▶ _Instructions to follow_
Scan the records for "loadUrl". Show the matching lines.

──────── Task input ────────

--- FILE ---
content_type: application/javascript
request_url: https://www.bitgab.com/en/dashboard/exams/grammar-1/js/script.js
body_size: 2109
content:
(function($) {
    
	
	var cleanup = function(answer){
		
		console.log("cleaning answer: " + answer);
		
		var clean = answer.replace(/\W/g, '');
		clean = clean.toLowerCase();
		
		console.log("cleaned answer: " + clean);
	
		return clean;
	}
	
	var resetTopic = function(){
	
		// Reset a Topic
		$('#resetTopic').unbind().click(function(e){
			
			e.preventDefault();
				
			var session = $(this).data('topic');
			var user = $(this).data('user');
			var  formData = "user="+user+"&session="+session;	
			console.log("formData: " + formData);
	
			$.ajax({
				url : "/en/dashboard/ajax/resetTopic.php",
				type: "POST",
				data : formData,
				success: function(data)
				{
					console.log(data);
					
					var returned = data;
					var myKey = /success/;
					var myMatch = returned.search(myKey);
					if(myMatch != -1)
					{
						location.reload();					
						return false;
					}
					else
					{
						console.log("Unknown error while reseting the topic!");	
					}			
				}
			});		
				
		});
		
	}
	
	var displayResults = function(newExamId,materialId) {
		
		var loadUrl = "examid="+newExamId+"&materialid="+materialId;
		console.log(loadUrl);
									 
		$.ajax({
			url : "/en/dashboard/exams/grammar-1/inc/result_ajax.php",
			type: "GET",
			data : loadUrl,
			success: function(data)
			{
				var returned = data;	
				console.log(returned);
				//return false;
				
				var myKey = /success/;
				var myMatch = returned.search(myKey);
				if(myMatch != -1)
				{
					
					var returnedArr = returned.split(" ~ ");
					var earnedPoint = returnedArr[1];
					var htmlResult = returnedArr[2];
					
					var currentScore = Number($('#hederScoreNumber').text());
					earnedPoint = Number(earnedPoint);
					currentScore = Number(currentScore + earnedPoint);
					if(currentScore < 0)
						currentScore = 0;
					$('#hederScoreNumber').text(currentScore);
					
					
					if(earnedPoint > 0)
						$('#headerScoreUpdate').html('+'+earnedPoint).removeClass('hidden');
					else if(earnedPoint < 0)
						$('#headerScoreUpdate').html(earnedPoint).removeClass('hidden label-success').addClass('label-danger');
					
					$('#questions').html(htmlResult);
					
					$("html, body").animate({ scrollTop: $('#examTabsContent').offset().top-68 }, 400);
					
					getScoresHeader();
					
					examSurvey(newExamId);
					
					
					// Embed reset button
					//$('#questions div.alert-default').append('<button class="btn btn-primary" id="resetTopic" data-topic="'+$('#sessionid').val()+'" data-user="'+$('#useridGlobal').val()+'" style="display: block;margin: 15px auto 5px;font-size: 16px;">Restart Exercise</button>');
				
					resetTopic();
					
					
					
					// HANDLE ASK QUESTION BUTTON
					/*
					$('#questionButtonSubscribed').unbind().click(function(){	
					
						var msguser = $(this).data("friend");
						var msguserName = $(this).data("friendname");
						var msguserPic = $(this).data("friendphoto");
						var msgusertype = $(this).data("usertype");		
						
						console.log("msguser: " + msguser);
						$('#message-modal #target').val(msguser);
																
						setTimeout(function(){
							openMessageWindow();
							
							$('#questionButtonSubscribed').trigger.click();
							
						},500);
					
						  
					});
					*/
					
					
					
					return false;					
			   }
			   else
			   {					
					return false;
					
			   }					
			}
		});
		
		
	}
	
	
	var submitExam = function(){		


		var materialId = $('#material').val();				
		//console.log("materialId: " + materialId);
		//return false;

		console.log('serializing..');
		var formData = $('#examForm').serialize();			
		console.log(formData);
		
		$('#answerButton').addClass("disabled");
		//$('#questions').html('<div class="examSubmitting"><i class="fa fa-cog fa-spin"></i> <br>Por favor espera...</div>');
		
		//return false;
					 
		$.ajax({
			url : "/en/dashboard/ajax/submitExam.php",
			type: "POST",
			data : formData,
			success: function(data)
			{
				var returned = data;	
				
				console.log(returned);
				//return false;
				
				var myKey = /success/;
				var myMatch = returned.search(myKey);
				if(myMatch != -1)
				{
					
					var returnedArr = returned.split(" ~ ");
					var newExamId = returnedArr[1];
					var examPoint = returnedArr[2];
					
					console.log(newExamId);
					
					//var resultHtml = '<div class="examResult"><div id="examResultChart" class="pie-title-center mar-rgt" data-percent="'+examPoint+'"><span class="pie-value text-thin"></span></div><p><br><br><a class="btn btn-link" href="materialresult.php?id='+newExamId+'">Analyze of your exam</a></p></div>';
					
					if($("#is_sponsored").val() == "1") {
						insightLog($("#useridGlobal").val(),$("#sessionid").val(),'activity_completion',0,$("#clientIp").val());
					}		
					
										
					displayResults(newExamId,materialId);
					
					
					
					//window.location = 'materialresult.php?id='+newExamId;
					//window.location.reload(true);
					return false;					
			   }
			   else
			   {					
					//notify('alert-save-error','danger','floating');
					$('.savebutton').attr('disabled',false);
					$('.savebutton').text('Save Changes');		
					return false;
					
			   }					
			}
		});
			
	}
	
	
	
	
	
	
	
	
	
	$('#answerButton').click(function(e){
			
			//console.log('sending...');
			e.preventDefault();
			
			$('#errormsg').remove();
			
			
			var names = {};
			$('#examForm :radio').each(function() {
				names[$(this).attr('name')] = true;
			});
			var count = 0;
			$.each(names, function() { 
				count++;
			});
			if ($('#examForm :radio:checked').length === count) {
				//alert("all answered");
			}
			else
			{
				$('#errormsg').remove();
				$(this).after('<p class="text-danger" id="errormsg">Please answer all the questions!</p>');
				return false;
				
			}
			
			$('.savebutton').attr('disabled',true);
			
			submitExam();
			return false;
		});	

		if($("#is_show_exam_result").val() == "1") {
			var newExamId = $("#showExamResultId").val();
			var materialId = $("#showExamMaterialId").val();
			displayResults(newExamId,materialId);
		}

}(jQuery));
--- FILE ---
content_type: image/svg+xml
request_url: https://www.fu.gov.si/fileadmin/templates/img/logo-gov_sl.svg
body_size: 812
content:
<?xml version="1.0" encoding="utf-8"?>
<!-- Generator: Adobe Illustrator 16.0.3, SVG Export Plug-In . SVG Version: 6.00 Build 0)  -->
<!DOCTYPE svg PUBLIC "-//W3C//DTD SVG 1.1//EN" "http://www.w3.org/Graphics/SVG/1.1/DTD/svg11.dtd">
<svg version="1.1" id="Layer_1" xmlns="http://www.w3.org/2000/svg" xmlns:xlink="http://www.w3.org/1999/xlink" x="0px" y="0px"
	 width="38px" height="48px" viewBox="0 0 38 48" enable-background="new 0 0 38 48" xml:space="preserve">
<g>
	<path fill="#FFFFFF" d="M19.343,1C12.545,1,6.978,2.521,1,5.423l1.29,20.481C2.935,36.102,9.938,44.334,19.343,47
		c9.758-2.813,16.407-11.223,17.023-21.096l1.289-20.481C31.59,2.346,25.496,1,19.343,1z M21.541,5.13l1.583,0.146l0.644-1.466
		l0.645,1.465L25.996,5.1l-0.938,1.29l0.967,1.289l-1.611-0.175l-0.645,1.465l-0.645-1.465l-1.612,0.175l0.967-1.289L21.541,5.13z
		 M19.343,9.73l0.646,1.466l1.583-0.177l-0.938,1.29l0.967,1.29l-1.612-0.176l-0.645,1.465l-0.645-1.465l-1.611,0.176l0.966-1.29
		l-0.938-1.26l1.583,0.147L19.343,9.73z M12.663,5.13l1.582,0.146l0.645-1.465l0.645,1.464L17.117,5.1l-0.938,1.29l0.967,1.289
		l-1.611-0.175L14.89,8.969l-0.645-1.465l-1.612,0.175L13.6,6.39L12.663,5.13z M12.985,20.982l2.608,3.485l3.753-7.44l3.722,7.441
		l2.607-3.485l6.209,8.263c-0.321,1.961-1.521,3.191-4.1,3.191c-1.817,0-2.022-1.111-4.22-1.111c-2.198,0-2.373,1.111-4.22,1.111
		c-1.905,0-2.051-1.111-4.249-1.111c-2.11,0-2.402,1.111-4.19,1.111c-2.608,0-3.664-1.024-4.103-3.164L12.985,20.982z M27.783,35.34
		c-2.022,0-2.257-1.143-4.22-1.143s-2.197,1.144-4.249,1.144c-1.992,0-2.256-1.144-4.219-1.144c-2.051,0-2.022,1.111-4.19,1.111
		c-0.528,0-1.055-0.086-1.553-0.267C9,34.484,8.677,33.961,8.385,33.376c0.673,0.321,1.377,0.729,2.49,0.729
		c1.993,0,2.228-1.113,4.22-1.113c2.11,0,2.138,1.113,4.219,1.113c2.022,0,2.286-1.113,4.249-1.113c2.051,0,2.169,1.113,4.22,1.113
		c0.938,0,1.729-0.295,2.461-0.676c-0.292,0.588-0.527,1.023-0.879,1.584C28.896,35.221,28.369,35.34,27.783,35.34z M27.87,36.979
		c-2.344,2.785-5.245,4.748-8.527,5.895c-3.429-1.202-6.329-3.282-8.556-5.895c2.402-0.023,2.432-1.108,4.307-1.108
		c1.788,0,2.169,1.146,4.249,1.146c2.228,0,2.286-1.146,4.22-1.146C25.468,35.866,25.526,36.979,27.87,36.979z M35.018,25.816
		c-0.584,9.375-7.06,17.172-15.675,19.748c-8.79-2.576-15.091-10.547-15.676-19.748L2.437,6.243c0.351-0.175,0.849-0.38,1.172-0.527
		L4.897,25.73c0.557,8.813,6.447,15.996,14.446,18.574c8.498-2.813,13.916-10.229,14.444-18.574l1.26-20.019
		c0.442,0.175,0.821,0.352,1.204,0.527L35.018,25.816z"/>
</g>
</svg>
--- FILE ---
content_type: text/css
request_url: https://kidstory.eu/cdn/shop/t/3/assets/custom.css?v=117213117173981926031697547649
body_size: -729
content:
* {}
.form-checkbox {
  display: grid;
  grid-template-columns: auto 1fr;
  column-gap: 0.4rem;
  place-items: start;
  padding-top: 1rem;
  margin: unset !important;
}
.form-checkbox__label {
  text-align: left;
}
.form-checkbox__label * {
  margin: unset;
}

────────

▶ _Result_
		var loadUrl = "examid="+newExamId+"&materialid="+materialId;
		console.log(loadUrl);
			data : loadUrl,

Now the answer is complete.